All the functions that we have created until now will come into play in the Apriori function. All the possible k-order itemsets will be generated, and the support will be calculated for each itemset. The freqItemsets of all orders will be stored
and returned once the function is called.

In [16]:
# Generating the frequent item set using the apriori function created above.
# Minimum support = 0.01

freq_item_sets_all_orders = apriori(item_sets,transaction_df.rdd,0.01)

# freq_item_sets_all_orders is a list of RDDs where the element k stores the frequent item set of order k+1
# Print freq_item_sets_all_orders to check the structure

print(freq_item_sets_all_orders)

[PythonRDD[157] at RDD at PythonRDD.scala:53, PythonRDD[158] at RDD at PythonRDD.scala:53, PythonRDD[159] at RDD at PythonRDD.scala:53, PythonRDD[160] at RDD at PythonRDD.scala:53]


##### The rules for each order are now stored in the following list: **freq_item_sets_all_orders**

Now, print the support value for every frequent itemset order in the form of a dataFrame. The sample outputs have been provided.

In [17]:
print(freq_item_sets_all_orders[0].toDF().show())

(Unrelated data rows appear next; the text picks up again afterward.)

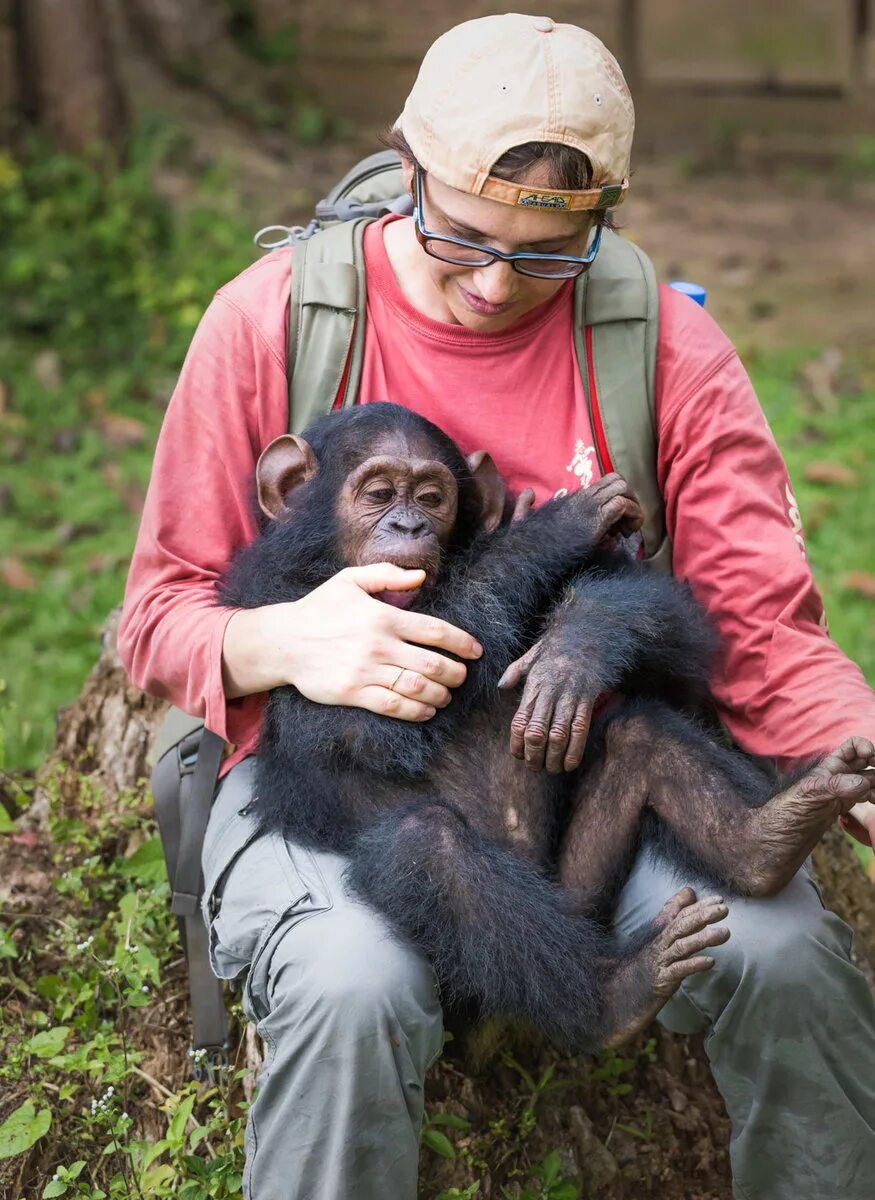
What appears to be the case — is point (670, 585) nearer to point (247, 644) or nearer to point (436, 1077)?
point (247, 644)

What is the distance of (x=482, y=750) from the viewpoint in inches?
108

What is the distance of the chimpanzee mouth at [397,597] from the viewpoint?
8.87 feet

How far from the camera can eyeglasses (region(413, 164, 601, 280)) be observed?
2.59 metres

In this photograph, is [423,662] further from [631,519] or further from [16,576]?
[16,576]

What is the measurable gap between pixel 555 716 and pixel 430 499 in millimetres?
556

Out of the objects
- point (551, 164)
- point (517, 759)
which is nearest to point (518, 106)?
point (551, 164)

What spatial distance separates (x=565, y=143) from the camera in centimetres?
248

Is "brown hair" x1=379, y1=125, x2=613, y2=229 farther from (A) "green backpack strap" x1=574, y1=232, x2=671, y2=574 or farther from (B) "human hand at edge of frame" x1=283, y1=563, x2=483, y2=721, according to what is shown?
(B) "human hand at edge of frame" x1=283, y1=563, x2=483, y2=721

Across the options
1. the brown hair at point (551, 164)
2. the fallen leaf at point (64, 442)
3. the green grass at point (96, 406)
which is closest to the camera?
the brown hair at point (551, 164)

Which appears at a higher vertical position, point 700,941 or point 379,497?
point 379,497

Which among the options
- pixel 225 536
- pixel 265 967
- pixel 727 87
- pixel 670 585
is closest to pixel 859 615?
pixel 670 585

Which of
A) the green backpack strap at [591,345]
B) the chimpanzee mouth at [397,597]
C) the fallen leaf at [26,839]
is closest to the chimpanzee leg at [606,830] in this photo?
the chimpanzee mouth at [397,597]

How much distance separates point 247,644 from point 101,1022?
1.04m

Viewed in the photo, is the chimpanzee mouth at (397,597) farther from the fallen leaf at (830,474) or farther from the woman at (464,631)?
the fallen leaf at (830,474)
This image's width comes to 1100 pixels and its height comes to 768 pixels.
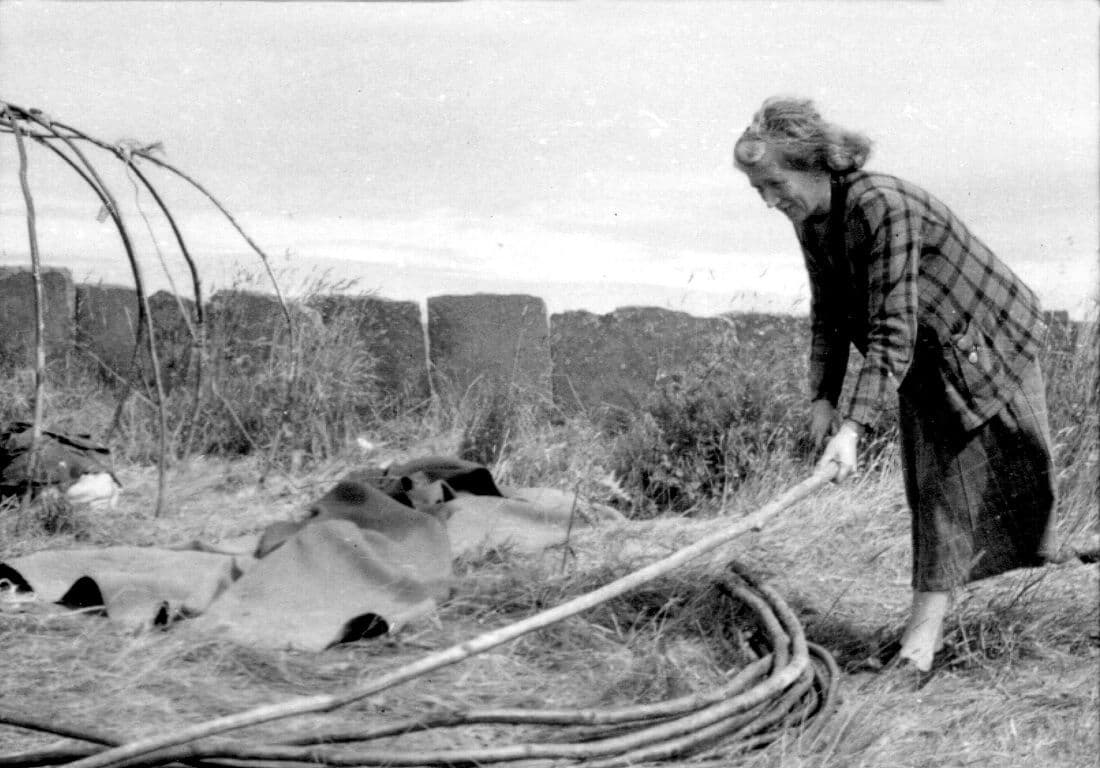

+--------------------+--------------------+
|                  _1|                  _2|
+--------------------+--------------------+
| [whole wheat pasta]|0.029462738301559793|
|          [pancakes]| 0.09505399280095987|
|            [shrimp]| 0.07145713904812692|
|           [burgers]|  0.0871883748833489|
|         [spaghetti]| 0.17411011865084655|
|       [french wine]|0.022530329289428077|
|[extra dark choco...|0.011998400213304892|
|            [melons]|0.011998400213304892|
| [frozen vegetables]| 0.09532062391681109|
|         [meatballs]|0.020930542594320756|
|        [energy bar]|0.027063058258898813|
|          [escalope]|  0.0793227569657379|
|      [energy drink]|0.026663111585121985|
|              [mint]|  0.0174643380882549|
|    [vegetables mix]|0.025729902679642713|
|        [body spray]|0.011465137981602452|
|         [chocolate]|  0.1638448206905746|
|            [butter]|0.030129316091187842|
|          [eggplant]|0.013198240234635382|
|        [fresh tuna]|0.02226369

In [18]:
# Second order 
print(freq_item_sets_all_orders[1].toDF().show())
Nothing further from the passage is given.